L’artificial intelligence (AI) it is revolutionizing many industries and applications, but the high cost of development and its complexity still make it inaccessible to many. However, a team of researchers from the Stanford University developed a new method to create cheap and easy-to-use AI models inspired by alpacas. Indeed, with ALPaCA AI, Stanford researchers have been able to offer an alternative to ChatGPT developed for only 600 dollars.

Alpaca AI, Stanford’s ChatGPT clone developed for $600

Alpacas are animals native to South America, known for their soft wool and their docile temperament. But what do they have to do with AI? According to the researchers, alpacas have a very useful feature for machine learning: they are able to adapt quickly to new environments and situationsthanks to their short-term memory.

Traditional AI models, on the other hand, require a lot of computational resources and data to train and update. Also, they tend to forgetting previous information when learning new ones, a phenomenon known as “catastrophic forgetfulness”. This makes them inflexible and scalable.

To overcome these limitations, researchers have devised a new method called ALPaCA (Adaptive Learning with Partially Available Contextual Information)which allows you to create AI models capable of learning from a few examples and to maintain the acquired knowledge. The method is based on two main components: a Bayesian neural network and a key-value memory.

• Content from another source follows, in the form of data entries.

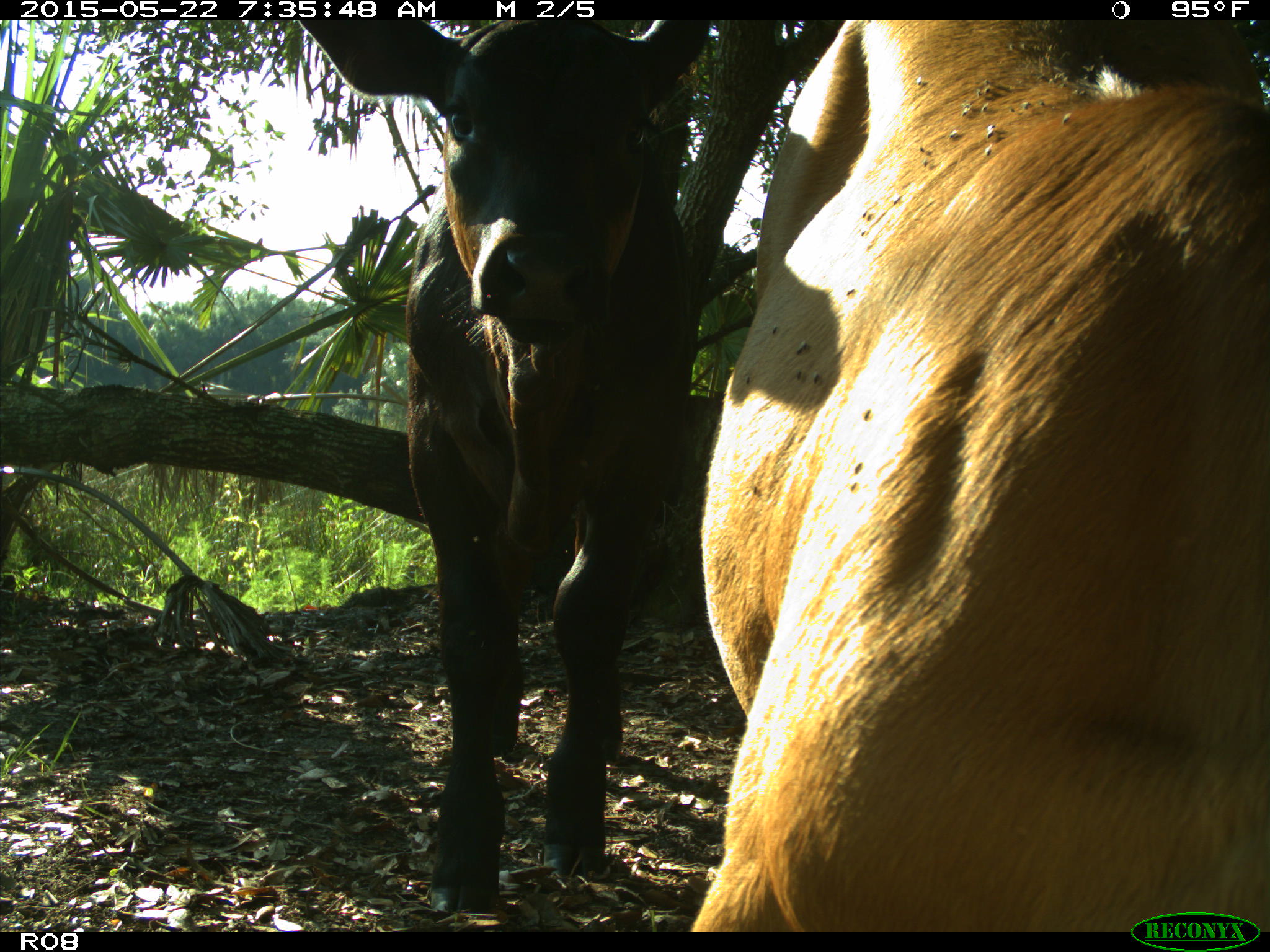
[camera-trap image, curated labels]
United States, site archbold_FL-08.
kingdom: Animalia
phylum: Chordata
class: Mammalia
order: Artiodactyla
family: Bovidae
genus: Bos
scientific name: Bos taurus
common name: domestic cow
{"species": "Bos taurus (domestic cow)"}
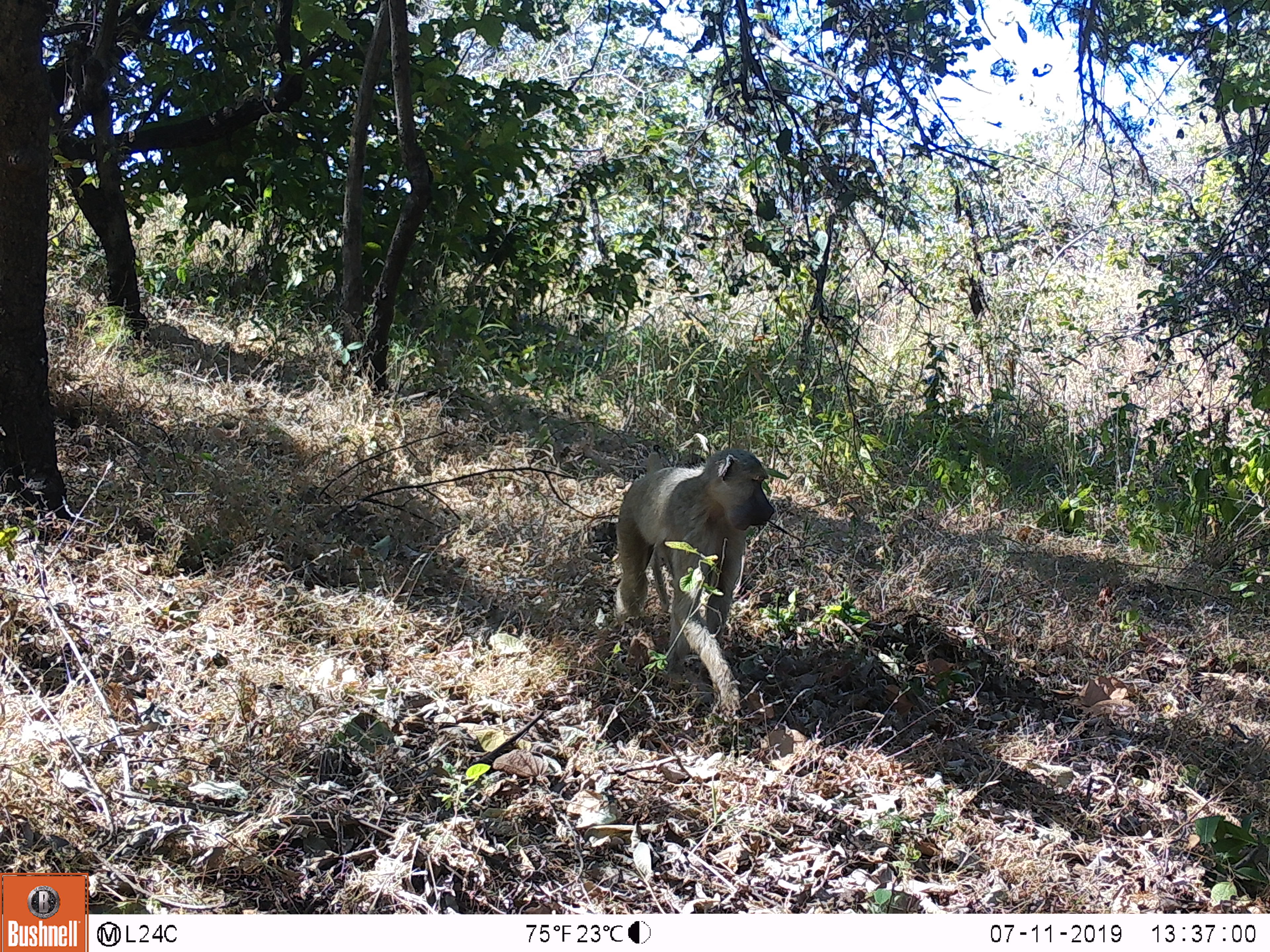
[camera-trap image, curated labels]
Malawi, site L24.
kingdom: Animalia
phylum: Chordata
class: Mammalia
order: Primates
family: Cercopithecidae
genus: Papio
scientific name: Papio cynocephalus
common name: yellow baboon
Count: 1.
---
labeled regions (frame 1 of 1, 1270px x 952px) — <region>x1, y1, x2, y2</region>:
yellow baboon: <region>604, 443, 778, 718</region>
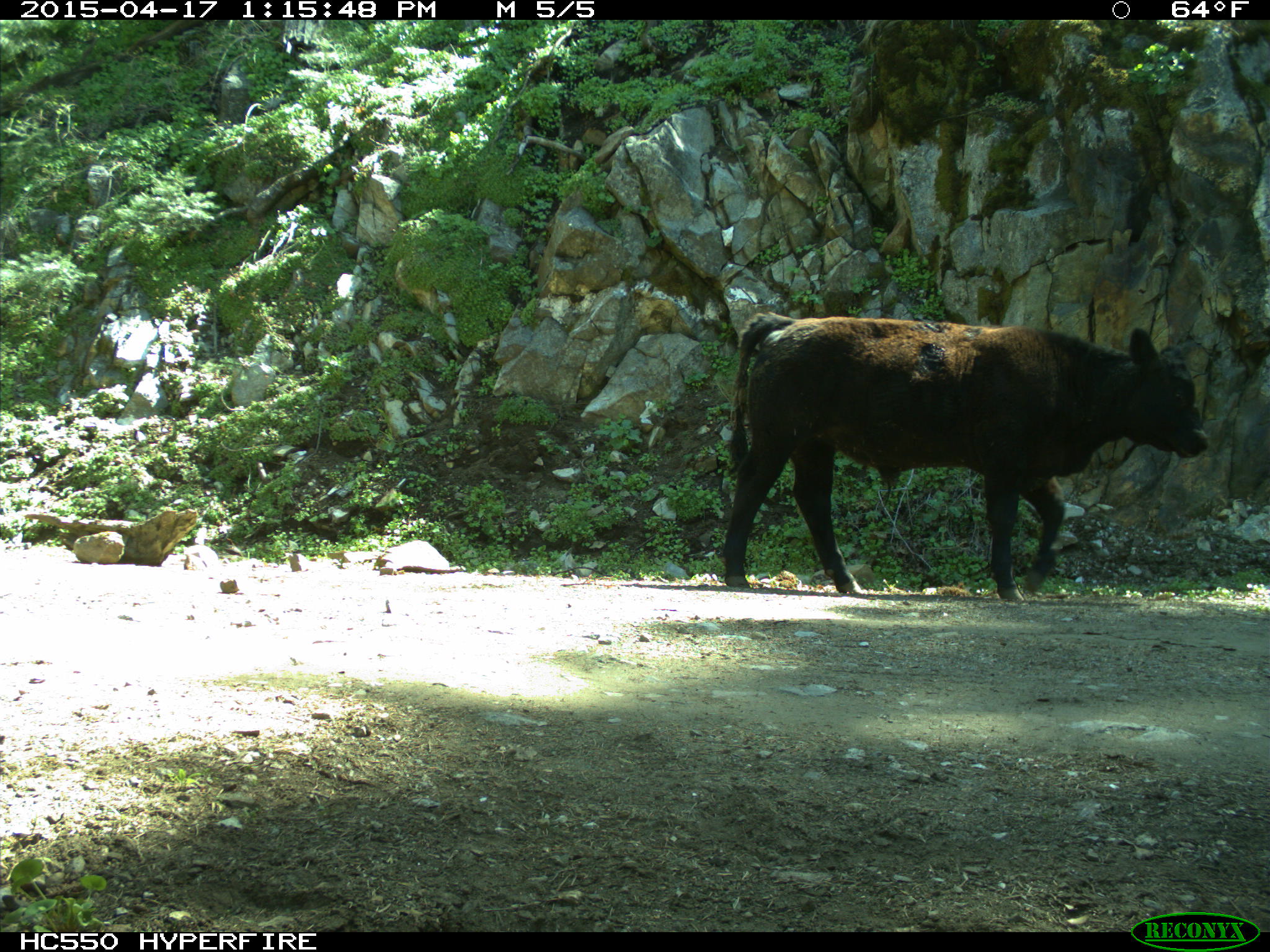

The Bayesian neural network is a technique that allows you to estimate the probabilities of the different hypotheses given the available information. This way, the model can make accurate predictions even in the presence of incomplete or noisy data. There key-value memory is a tool that allows you to store associated data pairs. In this way, the model can retrieve the relevant information for the current context without forgetting the previous ones.

By using these two components together, researchers have succeeded in creating AI models that can adapt quickly to new tasks and domains with little data and resources. For example, they have demonstrated that their method can generate coherent texts on various topics with only 10 examples for each topic. Furthermore, they showed that their method can predict the air temperature in different cities of the world with only 20 observations for each city.

The researchers believe their method could have many practical applications in different industries such as medicine, engineering or education. In fact, their goal is to make AI more accessible and democratic to all users. When we think of the billions invested in other artificial intelligences, this open source solution seems like a truly momentous step in democratizing AI.

Walker Ronnie is a tech writer who keeps you informed on the latest developments in the world of technology. With a keen interest in all things tech-related, Walker shares insights and updates on new gadgets, innovative advancements, and digital trends. Stay connected with Walker to stay ahead in the ever-evolving world of technology.